Researchers then transplanted microbiomes from mice with no genetic risk of developing diabetes into these germ-free NOD mice.
With the new microbiome, the NOD mice appeared to be protected from developing type 1 diabetes. “And at a pretty steep level of protection against disease,” he says. “There’s something about the bacteria in the gut that you can remove and add and change and this somehow changes the incidence of diabetes.”
For his postdoc research, conducted at the Broad Institute of MIT and Harvard, Dr. Kostic explored whether or not the same held true in humans. He collaborated with a group at the University of Helsinki in Finland. (Finland has the highest incidence of type 1 diabetes in the world). Dr. Kostic’s collaborators screened newborns in hospitals in the Helsinki area for genetic risk factors associated with type 1 diabetes. Babies in the highest risk group were enrolled in a study which involved collecting stool samples each month for the first three years of life. Of this group of 400 children, four developed early-onset type 1 diabetes before turning 3 years old.
“We looked at what happened in the microbiome in these four cases that was different from the children that didn’t develop disease,” he said. “And what we saw was that there was this big shift in the microbiome that happened about a year prior to clinical diagnosis of type 1 diabetes.”
The children who developed type 1 diabetes had a reduction in the number of different species of bacteria in their guts. More importantly, the dominant species called Ruminococcus gnavus in the new microbiomes were known to increase gut inflammation.
But what triggered that shift in the first place? It’s an ongoing question that Dr. Kostic started to explore as part of a group studying diabetes along the Finnish-Russian border. People on the Finnish side of the border have a sixfold higher incidence of type 1 diabetes than those on the Russian side. The two cultural groups are genetically similar, but their lifestyles are worlds apart.

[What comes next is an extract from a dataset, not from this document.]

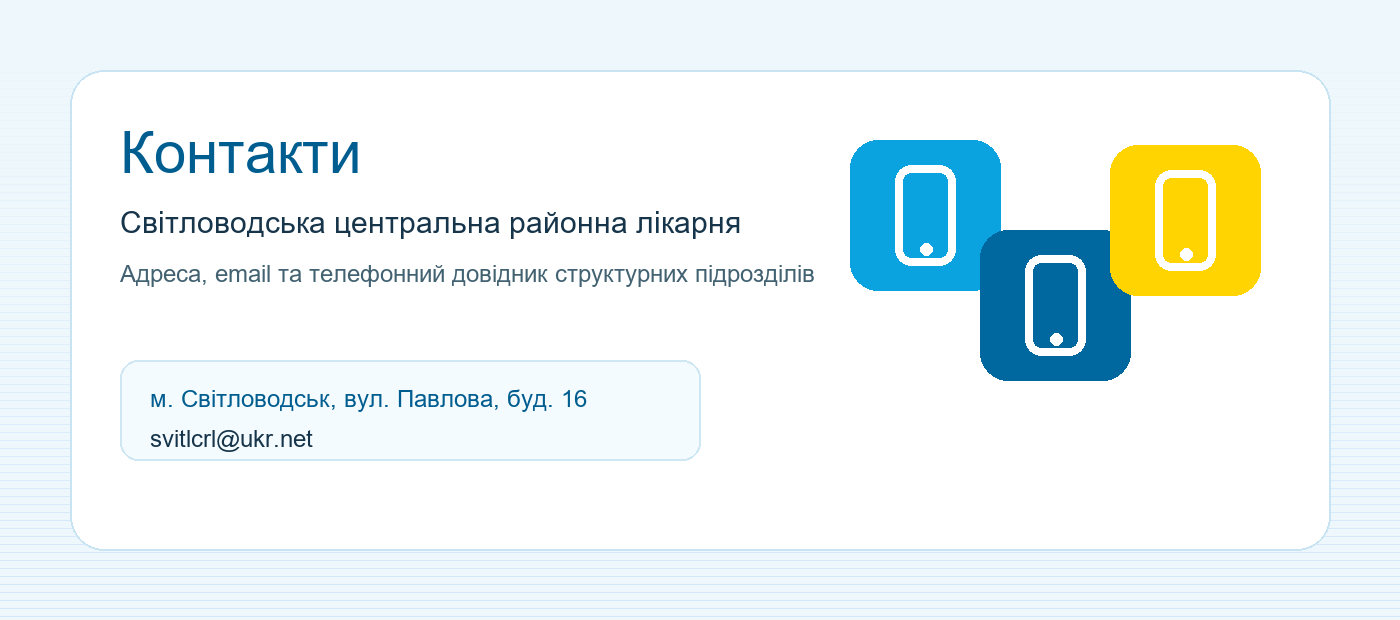 Контакти Світловодської ЦРЛ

“The Finnish tend to be more urban, live a more modern lifestyle whereas the Russian Karelians tend to be more rural and live a more traditional lifestyle, [meaning] that they live on farms with exposure to farm animals and soil and to the natural environment [and eat] generally less processed foods,” says Dr. Kostic.

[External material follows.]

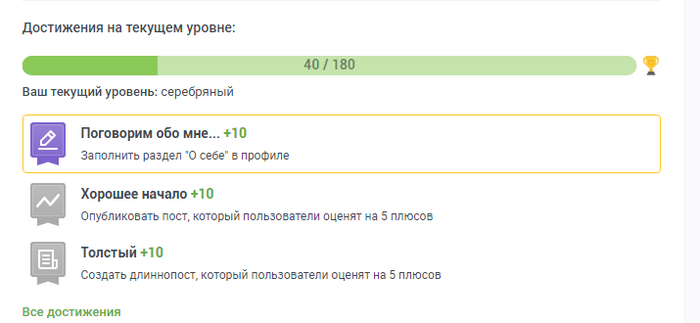    , +20   5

These differences are reflected in their gut microbes. The microbiomes of the Russian children include a bacteria called Bifidobacterium known to help educate the immune system, whereas the Finnish have bacteria called Bacteroides that has been shown to suppress immune system action. These important differences could account for the disparity in diabetes diagnosis and could again be explained by the hygiene hypothesis.

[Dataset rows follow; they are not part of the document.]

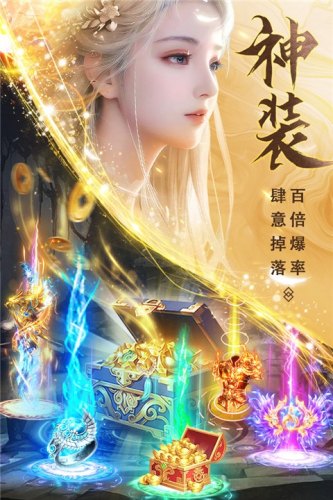 仙圣奇缘游戏截图4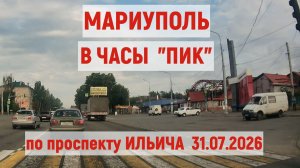 МАРИУПОЛЬ в ЧАСЫ ПИК по проспекту ИЛЬИЧА 31.07.2026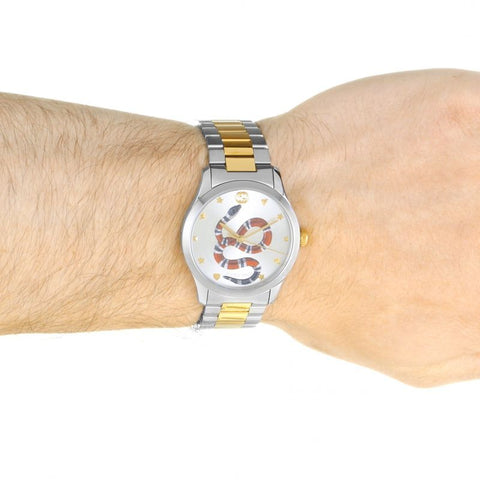 Brand: Gucci Series: G-Timeless Model: YA1264075 Gender: Men's Movement: Quartz Water Resistance: 50 meters / 165 feet Features: Gold, Stainless Steel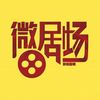 天天微劇場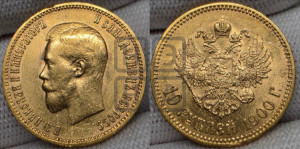 10 рублей 1900 года (ФЗ) (“Червонец”)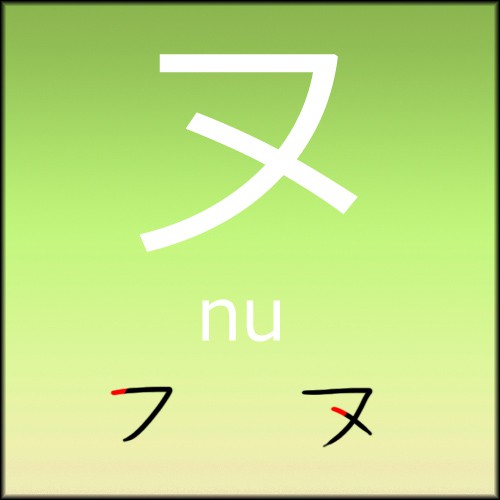 nukata.jpg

“This sets into motion a much more hyper-responsive immune system that hasn’t been exposed to many of these environmental antigens before. So when they get exposed to something, they react much more severely,” says Dr. Kostic. “This goes back to the point where when you have that severe immune reaction in someone that’s genetically predisposed to type 1 diabetes then you have a higher likelihood of developing type 1 diabetes.”
Dr. Kostic plans to use these observations to guide his work in his new Joslin lab. He will transplant microbiomes isolated from people with type 1 diabetes into the mice, including the early microbiomes from the children in Finland who eventually developed diabetes.
“For an infant it’s pretty easy to see what your exposures are, how your gut gets colonized. It’s direct contact with the mother and whatever other environmental contact you have in your first year. [In many cases] there’s nothing else going into the gut except for breastmilk,” he says. “So at least in that way it’s fairly easy to just think about ways for us to dissect this question in the lab in the coming years.”